▶ _Work item_
Give each entry back by retyping it exactly as written.

[Data to process Boundary: Start]

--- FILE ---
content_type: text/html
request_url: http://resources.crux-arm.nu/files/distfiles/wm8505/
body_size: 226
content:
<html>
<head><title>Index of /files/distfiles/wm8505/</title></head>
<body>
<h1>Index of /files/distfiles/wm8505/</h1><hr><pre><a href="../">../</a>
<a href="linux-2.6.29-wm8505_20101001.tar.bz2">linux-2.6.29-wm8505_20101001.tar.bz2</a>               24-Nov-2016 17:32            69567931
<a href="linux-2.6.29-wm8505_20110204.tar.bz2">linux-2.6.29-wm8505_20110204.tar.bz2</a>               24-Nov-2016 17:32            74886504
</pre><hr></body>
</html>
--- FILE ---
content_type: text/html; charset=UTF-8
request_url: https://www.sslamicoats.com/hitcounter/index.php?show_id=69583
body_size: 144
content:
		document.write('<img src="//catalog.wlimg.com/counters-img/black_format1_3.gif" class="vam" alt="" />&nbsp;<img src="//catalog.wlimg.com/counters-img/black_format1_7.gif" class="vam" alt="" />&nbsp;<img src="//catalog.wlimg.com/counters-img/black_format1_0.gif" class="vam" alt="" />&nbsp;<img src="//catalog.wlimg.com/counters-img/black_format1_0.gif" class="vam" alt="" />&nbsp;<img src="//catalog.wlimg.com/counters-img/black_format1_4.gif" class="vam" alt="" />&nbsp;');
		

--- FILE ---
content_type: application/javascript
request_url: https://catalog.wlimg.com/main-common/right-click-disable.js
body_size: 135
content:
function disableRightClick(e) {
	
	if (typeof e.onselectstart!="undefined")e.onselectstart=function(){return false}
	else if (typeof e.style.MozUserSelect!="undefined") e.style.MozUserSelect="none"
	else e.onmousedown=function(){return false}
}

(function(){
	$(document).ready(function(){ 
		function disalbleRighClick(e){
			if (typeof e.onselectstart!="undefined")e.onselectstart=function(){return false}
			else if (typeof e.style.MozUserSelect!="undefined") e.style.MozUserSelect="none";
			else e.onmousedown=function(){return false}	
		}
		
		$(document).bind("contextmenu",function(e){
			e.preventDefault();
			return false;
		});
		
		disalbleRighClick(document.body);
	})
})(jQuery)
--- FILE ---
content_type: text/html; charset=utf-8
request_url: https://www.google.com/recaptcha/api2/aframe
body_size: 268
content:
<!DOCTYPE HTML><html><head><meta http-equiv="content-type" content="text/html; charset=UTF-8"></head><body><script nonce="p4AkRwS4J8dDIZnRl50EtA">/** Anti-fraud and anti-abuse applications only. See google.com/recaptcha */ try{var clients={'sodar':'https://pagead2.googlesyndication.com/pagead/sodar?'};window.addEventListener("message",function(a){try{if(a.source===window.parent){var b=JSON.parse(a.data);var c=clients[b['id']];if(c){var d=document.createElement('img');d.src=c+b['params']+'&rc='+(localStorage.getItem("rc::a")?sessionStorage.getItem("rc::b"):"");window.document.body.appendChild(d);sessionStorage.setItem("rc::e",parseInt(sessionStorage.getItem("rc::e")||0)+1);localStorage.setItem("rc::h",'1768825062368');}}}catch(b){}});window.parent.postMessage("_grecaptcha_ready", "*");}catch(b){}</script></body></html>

[Data to process Boundary: End]

▶ _Answer below_
--- FILE ---
content_type: text/html
request_url: http://resources.crux-arm.nu/files/distfiles/wm8505/
body_size: 226
content:
<html>
<head><title>Index of /files/distfiles/wm8505/</title></head>
<body>
<h1>Index of /files/distfiles/wm8505/</h1><hr><pre><a href="../">../</a>
<a href="linux-2.6.29-wm8505_20101001.tar.bz2">linux-2.6.29-wm8505_20101001.tar.bz2</a>               24-Nov-2016 17:32            69567931
<a href="linux-2.6.29-wm8505_20110204.tar.bz2">linux-2.6.29-wm8505_20110204.tar.bz2</a>               24-Nov-2016 17:32            74886504
</pre><hr></body>
</html>
--- FILE ---
content_type: text/html; charset=UTF-8
request_url: https://www.sslamicoats.com/hitcounter/index.php?show_id=69583
body_size: 144
content:
		document.write('<img src="//catalog.wlimg.com/counters-img/black_format1_3.gif" class="vam" alt="" />&nbsp;<img src="//catalog.wlimg.com/counters-img/black_format1_7.gif" class="vam" alt="" />&nbsp;<img src="//catalog.wlimg.com/counters-img/black_format1_0.gif" class="vam" alt="" />&nbsp;<img src="//catalog.wlimg.com/counters-img/black_format1_0.gif" class="vam" alt="" />&nbsp;<img src="//catalog.wlimg.com/counters-img/black_format1_4.gif" class="vam" alt="" />&nbsp;');
		

--- FILE ---
content_type: application/javascript
request_url: https://catalog.wlimg.com/main-common/right-click-disable.js
body_size: 135
content:
function disableRightClick(e) {
	
	if (typeof e.onselectstart!="undefined")e.onselectstart=function(){return false}
	else if (typeof e.style.MozUserSelect!="undefined") e.style.MozUserSelect="none"
	else e.onmousedown=function(){return false}
}

(function(){
	$(document).ready(function(){ 
		function disalbleRighClick(e){
			if (typeof e.onselectstart!="undefined")e.onselectstart=function(){return false}
			else if (typeof e.style.MozUserSelect!="undefined") e.style.MozUserSelect="none";
			else e.onmousedown=function(){return false}	
		}
		
		$(document).bind("contextmenu",function(e){
			e.preventDefault();
			return false;
		});
		
		disalbleRighClick(document.body);
	})
})(jQuery)
--- FILE ---
content_type: text/html; charset=utf-8
request_url: https://www.google.com/recaptcha/api2/aframe
body_size: 268
content:
<!DOCTYPE HTML><html><head><meta http-equiv="content-type" content="text/html; charset=UTF-8"></head><body><script nonce="p4AkRwS4J8dDIZnRl50EtA">/** Anti-fraud and anti-abuse applications only. See google.com/recaptcha */ try{var clients={'sodar':'https://pagead2.googlesyndication.com/pagead/sodar?'};window.addEventListener("message",function(a){try{if(a.source===window.parent){var b=JSON.parse(a.data);var c=clients[b['id']];if(c){var d=document.createElement('img');d.src=c+b['params']+'&rc='+(localStorage.getItem("rc::a")?sessionStorage.getItem("rc::b"):"");window.document.body.appendChild(d);sessionStorage.setItem("rc::e",parseInt(sessionStorage.getItem("rc::e")||0)+1);localStorage.setItem("rc::h",'1768825062368');}}}catch(b){}});window.parent.postMessage("_grecaptcha_ready", "*");}catch(b){}</script></body></html>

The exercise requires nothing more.